* CHALLENGE
Set the listing down again in full, word for word, with the pictures left out.

#### PROVIDED DATA

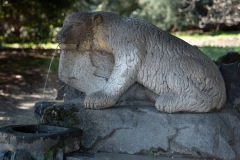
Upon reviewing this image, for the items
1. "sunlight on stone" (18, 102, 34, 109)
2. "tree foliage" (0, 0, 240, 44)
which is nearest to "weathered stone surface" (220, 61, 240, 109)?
"sunlight on stone" (18, 102, 34, 109)

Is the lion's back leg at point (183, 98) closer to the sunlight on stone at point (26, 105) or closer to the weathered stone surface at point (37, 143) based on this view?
the weathered stone surface at point (37, 143)

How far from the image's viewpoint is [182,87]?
4559mm

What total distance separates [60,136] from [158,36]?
154 cm

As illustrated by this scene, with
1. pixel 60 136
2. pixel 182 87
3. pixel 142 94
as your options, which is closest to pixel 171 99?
pixel 182 87

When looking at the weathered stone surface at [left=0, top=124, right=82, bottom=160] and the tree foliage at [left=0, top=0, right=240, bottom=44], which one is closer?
the weathered stone surface at [left=0, top=124, right=82, bottom=160]

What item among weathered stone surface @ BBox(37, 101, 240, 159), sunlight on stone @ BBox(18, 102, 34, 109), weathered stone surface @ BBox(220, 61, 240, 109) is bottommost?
sunlight on stone @ BBox(18, 102, 34, 109)

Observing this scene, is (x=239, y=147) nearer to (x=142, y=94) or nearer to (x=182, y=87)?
(x=182, y=87)

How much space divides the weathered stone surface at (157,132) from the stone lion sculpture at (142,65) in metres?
0.11

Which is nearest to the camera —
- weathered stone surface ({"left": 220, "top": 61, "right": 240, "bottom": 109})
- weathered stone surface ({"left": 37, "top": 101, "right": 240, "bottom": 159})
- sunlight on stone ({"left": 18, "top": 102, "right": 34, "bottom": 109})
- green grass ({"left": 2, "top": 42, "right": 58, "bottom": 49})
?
→ weathered stone surface ({"left": 37, "top": 101, "right": 240, "bottom": 159})

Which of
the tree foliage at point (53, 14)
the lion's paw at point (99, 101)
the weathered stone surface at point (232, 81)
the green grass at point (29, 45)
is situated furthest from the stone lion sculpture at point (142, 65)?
the green grass at point (29, 45)

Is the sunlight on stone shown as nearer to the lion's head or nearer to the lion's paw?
the lion's head

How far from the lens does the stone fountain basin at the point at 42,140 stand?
A: 4.05m

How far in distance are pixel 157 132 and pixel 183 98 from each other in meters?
0.43

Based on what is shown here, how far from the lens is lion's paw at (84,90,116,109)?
459cm
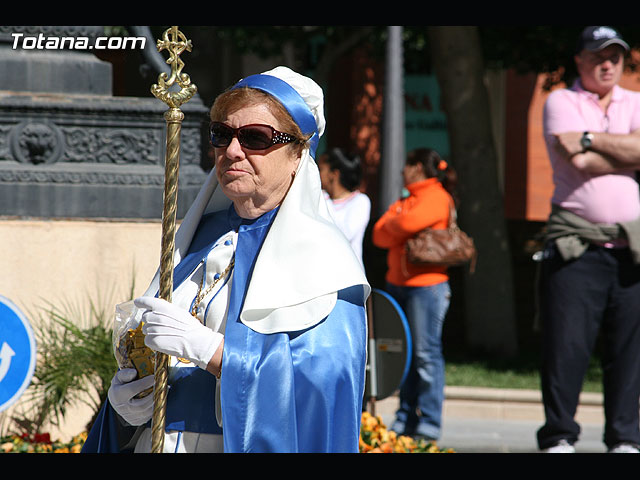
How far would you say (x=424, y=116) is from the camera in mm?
20344

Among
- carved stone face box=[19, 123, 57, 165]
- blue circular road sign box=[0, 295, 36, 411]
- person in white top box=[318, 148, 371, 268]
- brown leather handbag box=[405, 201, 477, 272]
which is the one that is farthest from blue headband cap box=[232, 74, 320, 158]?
person in white top box=[318, 148, 371, 268]

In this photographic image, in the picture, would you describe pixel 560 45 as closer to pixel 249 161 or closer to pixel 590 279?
pixel 590 279

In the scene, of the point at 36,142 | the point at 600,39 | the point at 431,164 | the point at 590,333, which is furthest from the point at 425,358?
the point at 36,142

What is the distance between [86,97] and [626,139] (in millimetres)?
2930

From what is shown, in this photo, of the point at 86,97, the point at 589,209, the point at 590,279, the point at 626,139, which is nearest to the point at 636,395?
the point at 590,279

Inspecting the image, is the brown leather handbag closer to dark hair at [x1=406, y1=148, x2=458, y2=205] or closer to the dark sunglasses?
dark hair at [x1=406, y1=148, x2=458, y2=205]

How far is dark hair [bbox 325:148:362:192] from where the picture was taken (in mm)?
7898

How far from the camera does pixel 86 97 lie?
18.6 feet

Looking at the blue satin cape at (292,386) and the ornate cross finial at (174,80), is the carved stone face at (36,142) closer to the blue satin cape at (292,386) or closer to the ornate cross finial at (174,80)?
the ornate cross finial at (174,80)

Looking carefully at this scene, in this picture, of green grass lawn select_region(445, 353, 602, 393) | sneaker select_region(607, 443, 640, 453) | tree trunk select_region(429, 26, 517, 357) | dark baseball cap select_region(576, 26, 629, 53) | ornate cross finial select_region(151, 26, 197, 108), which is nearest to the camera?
ornate cross finial select_region(151, 26, 197, 108)

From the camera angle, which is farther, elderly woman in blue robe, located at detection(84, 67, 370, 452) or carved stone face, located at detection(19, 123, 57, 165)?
carved stone face, located at detection(19, 123, 57, 165)

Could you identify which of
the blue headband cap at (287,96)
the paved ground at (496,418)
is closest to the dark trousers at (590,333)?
the paved ground at (496,418)

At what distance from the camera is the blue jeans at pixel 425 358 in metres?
7.27

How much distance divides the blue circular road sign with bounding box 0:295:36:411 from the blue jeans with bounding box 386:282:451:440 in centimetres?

########

* REPLY
Upon reviewing this image, for the items
1. "sunlight on stone" (18, 102, 34, 109)
2. "tree foliage" (0, 0, 240, 44)
which is nearest to "weathered stone surface" (220, 61, 240, 109)?
"sunlight on stone" (18, 102, 34, 109)

Is the lion's back leg at point (183, 98) closer to the sunlight on stone at point (26, 105) or closer to the weathered stone surface at point (37, 143) based on this view?
the weathered stone surface at point (37, 143)

How far from the image's viewpoint is [182,87]?
4559mm

What total distance separates [60,136] from [158,36]?
154 cm

As illustrated by this scene, with
1. pixel 60 136
2. pixel 182 87
3. pixel 142 94
as your options, which is closest to pixel 171 99?
pixel 182 87

When looking at the weathered stone surface at [left=0, top=124, right=82, bottom=160] and the tree foliage at [left=0, top=0, right=240, bottom=44], which one is closer?
the weathered stone surface at [left=0, top=124, right=82, bottom=160]

What item among weathered stone surface @ BBox(37, 101, 240, 159), sunlight on stone @ BBox(18, 102, 34, 109), weathered stone surface @ BBox(220, 61, 240, 109) is bottommost?
sunlight on stone @ BBox(18, 102, 34, 109)

Observing this scene, is (x=239, y=147) nearer to (x=142, y=94) or nearer to (x=182, y=87)?
(x=182, y=87)

How much space divides the weathered stone surface at (157,132) from the stone lion sculpture at (142,65) in metres?
0.11

Which is nearest to the camera —
- weathered stone surface ({"left": 220, "top": 61, "right": 240, "bottom": 109})
- weathered stone surface ({"left": 37, "top": 101, "right": 240, "bottom": 159})
- sunlight on stone ({"left": 18, "top": 102, "right": 34, "bottom": 109})
- green grass ({"left": 2, "top": 42, "right": 58, "bottom": 49})
?
→ weathered stone surface ({"left": 37, "top": 101, "right": 240, "bottom": 159})

Which of
the tree foliage at point (53, 14)
the lion's paw at point (99, 101)
the weathered stone surface at point (232, 81)
the green grass at point (29, 45)
is situated furthest from the stone lion sculpture at point (142, 65)?
the green grass at point (29, 45)

Is the sunlight on stone shown as nearer to the lion's head or nearer to the lion's paw?
the lion's head

How far from the lens does the stone fountain basin at the point at 42,140 stand?
A: 4.05m

How far in distance are pixel 157 132 and pixel 183 98 from each other in meters?
0.43

Based on what is shown here, how far from the lens is lion's paw at (84,90,116,109)?
459cm
How far would you say (x=424, y=116) is from the camera in mm?
20344

Among
- carved stone face box=[19, 123, 57, 165]
- blue circular road sign box=[0, 295, 36, 411]
- person in white top box=[318, 148, 371, 268]
- brown leather handbag box=[405, 201, 477, 272]
which is the one that is farthest from blue headband cap box=[232, 74, 320, 158]?
person in white top box=[318, 148, 371, 268]

In this photographic image, in the picture, would you describe pixel 560 45 as closer to pixel 249 161 or closer to pixel 590 279?
pixel 590 279

In the scene, of the point at 36,142 | the point at 600,39 | the point at 431,164 | the point at 590,333, which is furthest from the point at 425,358?
the point at 36,142

What is the distance between [86,97] and [626,139] (in millimetres)?
2930

From what is shown, in this photo, of the point at 86,97, the point at 589,209, the point at 590,279, the point at 626,139, which is nearest to the point at 636,395?
the point at 590,279

Inspecting the image, is the brown leather handbag closer to dark hair at [x1=406, y1=148, x2=458, y2=205] or closer to the dark sunglasses?
dark hair at [x1=406, y1=148, x2=458, y2=205]

How far is dark hair [bbox 325:148:362:192] from where the picture was taken (in mm)?
7898

How far from the camera does pixel 86 97 lie?
18.6 feet

Looking at the blue satin cape at (292,386) and the ornate cross finial at (174,80), is the carved stone face at (36,142) closer to the blue satin cape at (292,386) or closer to the ornate cross finial at (174,80)?
the ornate cross finial at (174,80)

Looking carefully at this scene, in this picture, of green grass lawn select_region(445, 353, 602, 393) | sneaker select_region(607, 443, 640, 453) | tree trunk select_region(429, 26, 517, 357) | dark baseball cap select_region(576, 26, 629, 53) | ornate cross finial select_region(151, 26, 197, 108), which is nearest to the camera?
ornate cross finial select_region(151, 26, 197, 108)

From the camera angle, which is farther, elderly woman in blue robe, located at detection(84, 67, 370, 452) or carved stone face, located at detection(19, 123, 57, 165)?
carved stone face, located at detection(19, 123, 57, 165)

Could you identify which of
the blue headband cap at (287,96)
the paved ground at (496,418)
is closest to the dark trousers at (590,333)?
the paved ground at (496,418)

At what distance from the camera is the blue jeans at pixel 425 358 in metres?
7.27

How much distance divides the blue circular road sign with bounding box 0:295:36:411 from the blue jeans with bounding box 386:282:451:440 in centimetres?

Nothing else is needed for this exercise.